Rewrite the part of the records that opens with the line containing "With regard to" and closes with the line containing "1489 millimetres" as a numbered list, leaving out blank lines.

(begin)

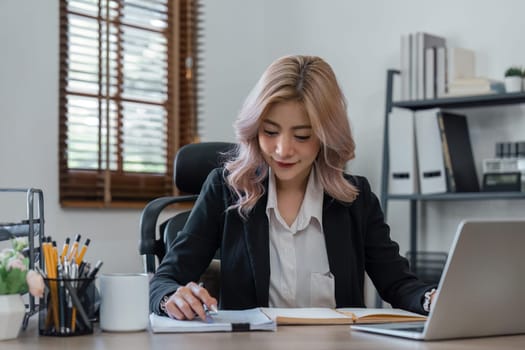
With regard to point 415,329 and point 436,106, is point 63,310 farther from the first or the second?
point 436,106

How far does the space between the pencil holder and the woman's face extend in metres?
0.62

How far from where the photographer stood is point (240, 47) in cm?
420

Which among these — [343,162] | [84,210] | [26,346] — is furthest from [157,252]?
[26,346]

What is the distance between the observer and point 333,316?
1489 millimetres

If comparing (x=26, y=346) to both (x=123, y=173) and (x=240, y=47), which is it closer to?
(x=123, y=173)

(end)
(begin)

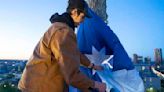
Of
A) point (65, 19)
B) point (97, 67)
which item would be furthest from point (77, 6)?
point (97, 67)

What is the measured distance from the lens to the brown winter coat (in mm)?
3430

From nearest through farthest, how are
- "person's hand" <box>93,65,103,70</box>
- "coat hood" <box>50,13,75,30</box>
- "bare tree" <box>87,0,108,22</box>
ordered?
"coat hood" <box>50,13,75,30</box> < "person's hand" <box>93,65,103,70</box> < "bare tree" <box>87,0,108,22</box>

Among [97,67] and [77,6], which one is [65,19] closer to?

(end)

#### In response:
1. With regard to point 415,329 and point 436,106, is point 63,310 farther from the first or the second?
2. point 436,106
3. How far does the space between the pencil holder and the woman's face extend in metres?
4. 0.62
5. How far from where the photographer stood is point (240, 47) in cm?
6. 420
7. Which among these — [343,162] | [84,210] | [26,346] — is furthest from [157,252]?
8. [26,346]
9. What is the distance between the observer and point 333,316?
10. 1489 millimetres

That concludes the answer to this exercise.